* DIRECTIVE *
Answer these questions from the essay about splitting firewood:
1. How many square feet of the house can the wood stove heat?
2. What tool was the writer given for wedge-starting duty while still too young to swing the sledge?
3. Why does every house in the neighborhood heat with oil or wood?

* DOCUMENT EXTRACT *
Red Oak round. Part of a standing-dead tree felled by my father in 2009.

It’s a beautiful Spring day — perhaps a little too breezy for the 50-something temperature — in the cute little neighborhood where we live. Laid out in the ’50s, our lots are about 60 feet wide and organized into neat rows of little 2- and 3-bedroom homes. From the back patio, I can see directly into the yards of at least a dozen of my neighbors.

We have a wood stove. It’s a magnificently efficient, modern marvel that fills our living room with the distinct glow and flicker of a one hundred thousand year-old technology. The little stove remains cold on the back, gets inconceivably hot on the front, and can heat the entire 1,400 square feet of our little ranch in the dead of winter. It does all that while consuming one big-ass piece of firewood every 90 minutes or so.

In other words, I’m polluting the world. I’m also releasing carbon-dioxide and a host of other truly hazardous chemicals into the neighborhood. (For example, read this revelation of horrors.) In my defense, this is Pennsylvania, the slopes of a wooded mountain start a block from our house, and every house in our neighborhood heats with oil or wood because natural gas is not available.

I digress.

I grew up in a house on a wooded lot, where loss of electric power was not uncommon in the winter. Every Spring, my father, (and later, my father and I,) set about laying up firewood. When he was younger and I was indefatigable, we would cut our own trees, or cut and remove trees for neighbors. The cut rounds would then be laboriously split by hand with wedges and sledge, (no fancy-schmancy log splitters for my dad,) over the course of weeks and months until we had a season’s worth of firewood. Each year we’d burn the wood we’d layed-up two Springs back.

I possess a swirled mass of happy memories related to a deafening chain saw — a kick-ass early ’70s “Mac10” (yes I still have it, no it’s not for sale) — huge bow saws, splittin’ wedges, mauls, worn work gloves, wood chips in all your clothing and socks. I distinctly remember being deemed too young to be allowed to swing the sledge, and being relegated to wedge-starting duty working with a four pound maul. I also distinctly remember my dad wincing as I quickly wrecked the hickory handle of his sledge hammer once I was deemed old enough.

Split your own firewood; It will warm you twice.

They’ve stopped already??

See, I started writing this piece because “the young kids” two yards over were splitting firewood, and I just noticed they have already stopped some time ago. ha! Kids these days.

We’ve a section of shadow box fencing on the side of our yard, so I could only see them in glimpses through the slits. But I could hear the whootin’ and a-hollerin’, and the not-as-rhythmic-as-it-should-be banging and whacking, and also the missin’ and cussin’ and the sound of a sledge handle hitting things.

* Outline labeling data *
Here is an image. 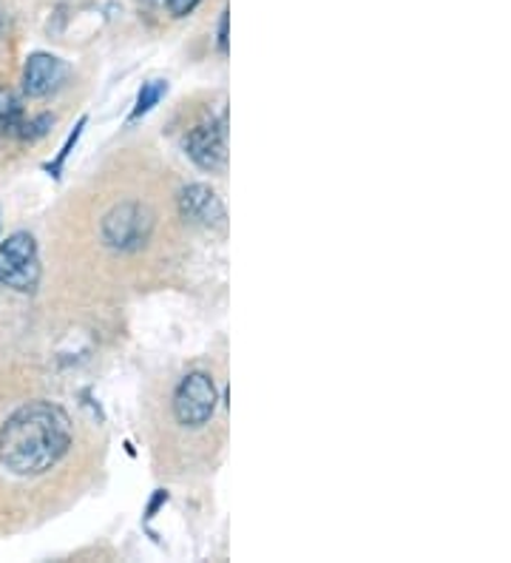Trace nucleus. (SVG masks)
I'll list each match as a JSON object with an SVG mask.
<instances>
[{"mask_svg":"<svg viewBox=\"0 0 511 563\" xmlns=\"http://www.w3.org/2000/svg\"><path fill=\"white\" fill-rule=\"evenodd\" d=\"M216 385L208 373H188L174 396V412L182 427H202L216 410Z\"/></svg>","mask_w":511,"mask_h":563,"instance_id":"obj_4","label":"nucleus"},{"mask_svg":"<svg viewBox=\"0 0 511 563\" xmlns=\"http://www.w3.org/2000/svg\"><path fill=\"white\" fill-rule=\"evenodd\" d=\"M165 95H168V82L165 80L143 82V89H140V97H136V106H134V114H131V120H140L143 114H148V111L154 109V106H157Z\"/></svg>","mask_w":511,"mask_h":563,"instance_id":"obj_9","label":"nucleus"},{"mask_svg":"<svg viewBox=\"0 0 511 563\" xmlns=\"http://www.w3.org/2000/svg\"><path fill=\"white\" fill-rule=\"evenodd\" d=\"M71 446V419L52 401H29L0 427V461L14 475H43Z\"/></svg>","mask_w":511,"mask_h":563,"instance_id":"obj_1","label":"nucleus"},{"mask_svg":"<svg viewBox=\"0 0 511 563\" xmlns=\"http://www.w3.org/2000/svg\"><path fill=\"white\" fill-rule=\"evenodd\" d=\"M227 21H231V18H227L225 9V12H222V21H219V52H222V55H227Z\"/></svg>","mask_w":511,"mask_h":563,"instance_id":"obj_11","label":"nucleus"},{"mask_svg":"<svg viewBox=\"0 0 511 563\" xmlns=\"http://www.w3.org/2000/svg\"><path fill=\"white\" fill-rule=\"evenodd\" d=\"M154 228V213L145 206L136 202H123V206L111 208L102 220V240L109 242L116 251H134L143 247Z\"/></svg>","mask_w":511,"mask_h":563,"instance_id":"obj_3","label":"nucleus"},{"mask_svg":"<svg viewBox=\"0 0 511 563\" xmlns=\"http://www.w3.org/2000/svg\"><path fill=\"white\" fill-rule=\"evenodd\" d=\"M185 152H188V157H191L199 168H204V172H219L227 159L225 123L211 120V123L197 125V129L188 134V140H185Z\"/></svg>","mask_w":511,"mask_h":563,"instance_id":"obj_5","label":"nucleus"},{"mask_svg":"<svg viewBox=\"0 0 511 563\" xmlns=\"http://www.w3.org/2000/svg\"><path fill=\"white\" fill-rule=\"evenodd\" d=\"M68 69L66 63L55 55H46V52H34L26 60V69H23V91L29 97H46L55 89H60V82L66 80Z\"/></svg>","mask_w":511,"mask_h":563,"instance_id":"obj_6","label":"nucleus"},{"mask_svg":"<svg viewBox=\"0 0 511 563\" xmlns=\"http://www.w3.org/2000/svg\"><path fill=\"white\" fill-rule=\"evenodd\" d=\"M41 282V256H37V242L26 231L7 236V242H0V285L14 290L37 288Z\"/></svg>","mask_w":511,"mask_h":563,"instance_id":"obj_2","label":"nucleus"},{"mask_svg":"<svg viewBox=\"0 0 511 563\" xmlns=\"http://www.w3.org/2000/svg\"><path fill=\"white\" fill-rule=\"evenodd\" d=\"M165 3H168L174 18H185V14H191L193 9H197L199 0H165Z\"/></svg>","mask_w":511,"mask_h":563,"instance_id":"obj_10","label":"nucleus"},{"mask_svg":"<svg viewBox=\"0 0 511 563\" xmlns=\"http://www.w3.org/2000/svg\"><path fill=\"white\" fill-rule=\"evenodd\" d=\"M26 129V114H23L21 100L12 91H0V131L21 137Z\"/></svg>","mask_w":511,"mask_h":563,"instance_id":"obj_8","label":"nucleus"},{"mask_svg":"<svg viewBox=\"0 0 511 563\" xmlns=\"http://www.w3.org/2000/svg\"><path fill=\"white\" fill-rule=\"evenodd\" d=\"M179 211L188 222L197 225H222L225 222V206L216 197V191L208 186H188L179 194Z\"/></svg>","mask_w":511,"mask_h":563,"instance_id":"obj_7","label":"nucleus"}]
</instances>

* TASK RESULT *
1. 1,400 square feet.
2. A four pound maul.
3. Natural gas is not available.